TO DO — Copy exactly the last part of the entries, starting from the line with "In the scene" and including the final line.

EXERCISE INPUT —
^^^^

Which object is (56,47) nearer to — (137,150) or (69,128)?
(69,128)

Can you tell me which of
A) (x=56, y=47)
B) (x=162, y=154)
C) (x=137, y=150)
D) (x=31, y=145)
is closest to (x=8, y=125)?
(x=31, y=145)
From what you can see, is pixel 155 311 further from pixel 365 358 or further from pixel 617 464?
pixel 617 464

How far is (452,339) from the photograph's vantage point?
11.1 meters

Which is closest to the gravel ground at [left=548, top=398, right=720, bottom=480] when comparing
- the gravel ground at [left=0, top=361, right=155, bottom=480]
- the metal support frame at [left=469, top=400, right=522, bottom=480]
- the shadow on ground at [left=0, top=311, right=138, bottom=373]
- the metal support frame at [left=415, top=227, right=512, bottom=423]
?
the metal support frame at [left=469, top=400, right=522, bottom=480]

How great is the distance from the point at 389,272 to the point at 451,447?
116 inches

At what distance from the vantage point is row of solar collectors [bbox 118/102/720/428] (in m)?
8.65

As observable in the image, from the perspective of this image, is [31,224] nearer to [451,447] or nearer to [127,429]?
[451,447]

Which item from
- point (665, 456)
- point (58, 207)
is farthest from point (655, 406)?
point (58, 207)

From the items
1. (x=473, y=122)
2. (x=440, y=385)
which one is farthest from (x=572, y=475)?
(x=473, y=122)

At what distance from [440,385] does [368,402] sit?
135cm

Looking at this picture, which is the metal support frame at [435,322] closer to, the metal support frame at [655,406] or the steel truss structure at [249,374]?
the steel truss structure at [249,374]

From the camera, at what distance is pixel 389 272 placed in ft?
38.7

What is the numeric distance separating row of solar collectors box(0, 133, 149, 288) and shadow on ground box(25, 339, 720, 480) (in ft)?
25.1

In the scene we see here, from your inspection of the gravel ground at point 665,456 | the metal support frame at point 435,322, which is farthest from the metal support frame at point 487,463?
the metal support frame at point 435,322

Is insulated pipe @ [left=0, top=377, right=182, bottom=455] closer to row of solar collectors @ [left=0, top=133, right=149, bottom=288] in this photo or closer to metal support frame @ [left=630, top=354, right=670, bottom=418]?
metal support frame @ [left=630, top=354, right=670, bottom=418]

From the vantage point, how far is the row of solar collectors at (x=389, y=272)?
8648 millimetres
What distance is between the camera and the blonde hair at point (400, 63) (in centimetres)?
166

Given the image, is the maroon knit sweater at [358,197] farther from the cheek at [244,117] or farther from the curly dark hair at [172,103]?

^^^^

OUTPUT —
In the scene we see here, from your inspection of the gravel ground at point 665,456 | the metal support frame at point 435,322, which is farthest from the metal support frame at point 487,463?
the metal support frame at point 435,322

Is insulated pipe @ [left=0, top=377, right=182, bottom=455] closer to row of solar collectors @ [left=0, top=133, right=149, bottom=288] in this photo or closer to metal support frame @ [left=630, top=354, right=670, bottom=418]?
metal support frame @ [left=630, top=354, right=670, bottom=418]

From the vantage point, how far is the row of solar collectors at (x=389, y=272)?
8648 millimetres
What distance is between the camera and the blonde hair at point (400, 63) (in centimetres)?
166

Given the image, is the maroon knit sweater at [358,197] farther from the cheek at [244,117] or farther from the curly dark hair at [172,103]?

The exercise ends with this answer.